Previsão de corte de R$ 407 milhões gera temor de falta de remédio para HIV
Os cortes no Ministério da Saúde previstos na proposta de Orçamento para 2023 geram preocupação entre associações que representam pacientes com HIV. De acordo com levantamento do IEPS (Instituto de Estudos para Políticas de Saúde), o projeto prevê redução de R$ 407 milhões para prevenção, controle e tratamento de HIV/AIDS, infecções sexualmente transmissíveis e hepatites virais.
A área é uma das 12 listadas pelo IEPS que podem perder recursos no ano que vem, com reduções que variam de 17,4% da verba, como na área de HIV/Aids, até 65,7%, como no caso da pesquisa, desenvolvimento tecnológico e inovação em saúde. Outras áreas que podem perder recursos são o setor de dados e o programa Médicos pelo Brasil, substituto do Mais Médicos.
"É um descaso com a saúde e com a história recente do país. O Brasil teve uma resposta exemplar à Aids em anos anteriores. Por que cortar em um programa que é exemplar e que tem repercussão em outras patologias?", questiona o vice-presidente da Abia (Associação Brasileira Interdisciplinar de Aids), responsável pelo Observatório Nacional de Políticas de Aids, Veriano Terto Junior.
Segundo Ministério da Saúde, nenhuma política pública será interrompida.
Ele teme pela adição de novos remédios para tratamento e prevenção. "O ministério afirma que vai comprar o carbotegravir para a profilaxia pré-exposição, a PrEP. Trata-se de um medicamento que é muito importante e adequado para a prevenção, mas que é caro", exemplifica.
Outro receio é que o corte nos recursos afete a manutenção do programa atual de medicamentos. Terto Junior cita a compra de lamivudina, medicamento utilizado em diferentes esquemas de tratamento antirretroviral --incluindo os esquemas simplificados: lamivudina associada a dolutegravir; lamivudina associada a darunavir e ritonavir-- e cuja demanda aumentou nos últimos meses.
Ele menciona ainda a necessidade de recursos para campanhas de prevenção, uma vez que o número de pacientes continua a preocupar. De acordo com o último boletim epidemiológico divulgado pelo Ministério da Saúde, em 2020, o país registrou 29.917 novos casos de Aids e 10.417 mortes associadas ao HIV.

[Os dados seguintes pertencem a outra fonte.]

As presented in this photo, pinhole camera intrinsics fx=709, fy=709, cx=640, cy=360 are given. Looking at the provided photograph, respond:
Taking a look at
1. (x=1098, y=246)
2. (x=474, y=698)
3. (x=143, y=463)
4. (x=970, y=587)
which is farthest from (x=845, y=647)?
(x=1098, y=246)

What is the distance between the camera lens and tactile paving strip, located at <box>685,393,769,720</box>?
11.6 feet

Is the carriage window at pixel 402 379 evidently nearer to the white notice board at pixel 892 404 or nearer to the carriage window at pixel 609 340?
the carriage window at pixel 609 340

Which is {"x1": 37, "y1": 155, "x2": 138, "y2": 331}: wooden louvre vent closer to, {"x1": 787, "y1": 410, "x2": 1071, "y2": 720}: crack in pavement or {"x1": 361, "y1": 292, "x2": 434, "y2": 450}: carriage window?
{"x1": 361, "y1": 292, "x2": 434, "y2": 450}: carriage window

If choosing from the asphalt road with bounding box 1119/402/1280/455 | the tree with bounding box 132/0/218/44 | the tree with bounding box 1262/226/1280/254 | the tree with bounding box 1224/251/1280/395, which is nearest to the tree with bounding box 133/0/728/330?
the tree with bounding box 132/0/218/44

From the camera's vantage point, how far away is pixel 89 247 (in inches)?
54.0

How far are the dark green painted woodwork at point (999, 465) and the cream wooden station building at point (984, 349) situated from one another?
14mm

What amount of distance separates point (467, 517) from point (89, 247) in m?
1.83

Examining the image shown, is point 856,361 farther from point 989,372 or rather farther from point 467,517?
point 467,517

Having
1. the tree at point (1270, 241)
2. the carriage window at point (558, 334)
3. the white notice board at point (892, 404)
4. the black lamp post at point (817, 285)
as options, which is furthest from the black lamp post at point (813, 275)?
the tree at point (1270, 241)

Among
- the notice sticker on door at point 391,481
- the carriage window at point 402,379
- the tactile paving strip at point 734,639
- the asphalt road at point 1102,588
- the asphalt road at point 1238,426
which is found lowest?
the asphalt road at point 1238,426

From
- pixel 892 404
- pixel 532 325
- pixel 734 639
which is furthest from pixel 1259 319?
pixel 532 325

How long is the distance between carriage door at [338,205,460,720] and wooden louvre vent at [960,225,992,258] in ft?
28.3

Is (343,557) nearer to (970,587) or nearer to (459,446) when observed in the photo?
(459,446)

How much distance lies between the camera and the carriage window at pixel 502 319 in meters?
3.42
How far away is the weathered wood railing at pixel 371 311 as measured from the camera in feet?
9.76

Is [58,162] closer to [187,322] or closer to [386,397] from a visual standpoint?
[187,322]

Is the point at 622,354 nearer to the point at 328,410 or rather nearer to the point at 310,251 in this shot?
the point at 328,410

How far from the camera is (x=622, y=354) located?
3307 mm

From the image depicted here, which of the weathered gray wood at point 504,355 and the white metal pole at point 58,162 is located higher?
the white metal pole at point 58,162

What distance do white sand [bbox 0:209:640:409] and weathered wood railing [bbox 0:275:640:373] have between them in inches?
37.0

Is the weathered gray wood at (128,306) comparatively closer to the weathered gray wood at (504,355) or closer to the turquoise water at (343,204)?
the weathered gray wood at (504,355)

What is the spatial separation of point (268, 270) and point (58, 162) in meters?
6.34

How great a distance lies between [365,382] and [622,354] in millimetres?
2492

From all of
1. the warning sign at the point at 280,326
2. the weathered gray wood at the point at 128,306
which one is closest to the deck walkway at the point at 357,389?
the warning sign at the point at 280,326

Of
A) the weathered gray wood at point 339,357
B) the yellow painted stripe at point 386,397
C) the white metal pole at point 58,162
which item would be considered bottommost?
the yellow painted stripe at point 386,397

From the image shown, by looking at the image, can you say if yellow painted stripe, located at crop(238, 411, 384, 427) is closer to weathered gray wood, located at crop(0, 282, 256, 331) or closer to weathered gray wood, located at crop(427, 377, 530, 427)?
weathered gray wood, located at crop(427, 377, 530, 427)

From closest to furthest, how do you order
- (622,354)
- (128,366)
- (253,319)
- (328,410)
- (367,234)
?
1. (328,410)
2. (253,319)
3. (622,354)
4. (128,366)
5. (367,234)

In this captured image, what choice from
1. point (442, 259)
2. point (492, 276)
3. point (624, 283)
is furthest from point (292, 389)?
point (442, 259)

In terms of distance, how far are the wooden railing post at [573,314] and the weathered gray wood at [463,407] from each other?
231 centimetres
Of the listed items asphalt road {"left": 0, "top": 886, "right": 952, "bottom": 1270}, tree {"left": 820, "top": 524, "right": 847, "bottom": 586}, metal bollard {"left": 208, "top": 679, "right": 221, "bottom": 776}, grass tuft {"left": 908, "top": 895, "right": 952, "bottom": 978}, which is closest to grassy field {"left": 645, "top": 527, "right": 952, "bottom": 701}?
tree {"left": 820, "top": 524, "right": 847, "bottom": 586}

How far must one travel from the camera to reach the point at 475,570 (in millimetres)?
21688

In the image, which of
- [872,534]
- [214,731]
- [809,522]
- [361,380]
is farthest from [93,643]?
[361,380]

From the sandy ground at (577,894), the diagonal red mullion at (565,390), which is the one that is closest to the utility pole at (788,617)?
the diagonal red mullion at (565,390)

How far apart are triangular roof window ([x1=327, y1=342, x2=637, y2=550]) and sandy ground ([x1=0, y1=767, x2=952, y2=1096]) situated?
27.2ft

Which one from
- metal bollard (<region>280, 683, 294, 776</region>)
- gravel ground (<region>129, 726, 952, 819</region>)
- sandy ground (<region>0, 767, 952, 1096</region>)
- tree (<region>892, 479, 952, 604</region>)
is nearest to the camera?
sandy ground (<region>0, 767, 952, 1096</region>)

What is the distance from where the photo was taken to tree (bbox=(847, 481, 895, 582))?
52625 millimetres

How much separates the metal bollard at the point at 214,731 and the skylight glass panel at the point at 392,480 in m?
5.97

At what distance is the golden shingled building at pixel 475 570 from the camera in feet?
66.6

De 1980 a junho de 2021, foram identificados 1.045.355 casos de Aids no Brasil, com concentração nas regiões Sudeste (50,6%) e Sul (19,8%), seguidas pelas regiões Nordeste (16,5%), Norte (6,9%) e Centro-Oeste (6,2%).
"Não vemos campanhas de prevenção. Existe o contexto conservador da nossa sociedade, que acaba sendo uma barreira porque falar de prevenção implica abordar uso de preservativos e educação sexual, e o corte pode alimentar argumentos como 'não vamos fazer campanha porque não temos dinheiro'", afirma Terto Junior.
Para evitar que o corte seja aprovado, entidades como a Abia têm buscado mobilizar a população, legisladores e promotores. Um exemplo é a manifestação prevista para o próximo dia 21, em frente ao Theatro Municipal de São Paulo.
"Tentamos levar para o debate público e mostrar para a sociedade as perdas envolvidas. Perder o lugar de referência no enfrentamento à Aids no mundo é triste porque significou um esforço financeiro, de profissionais e de vidas muito grande", diz o vice-presidente da Abia.
Em nota, o Ministério da Saúde afirmou que nenhuma política pública será interrompida. "A pasta está atenta às necessidades orçamentárias e buscará, em diálogo com o Congresso Nacional, as adequações necessárias na proposta orçamentária para 2023", diz.
Em relação à lamivudina, o ministério afirma que não há desabastecimento. Segundo a pasta, no mês de setembro, houve um crescimento rápido e acima do previsto do uso dos esquemas simplificados de tratamento e buscou-se ampliar a aquisição no laboratório.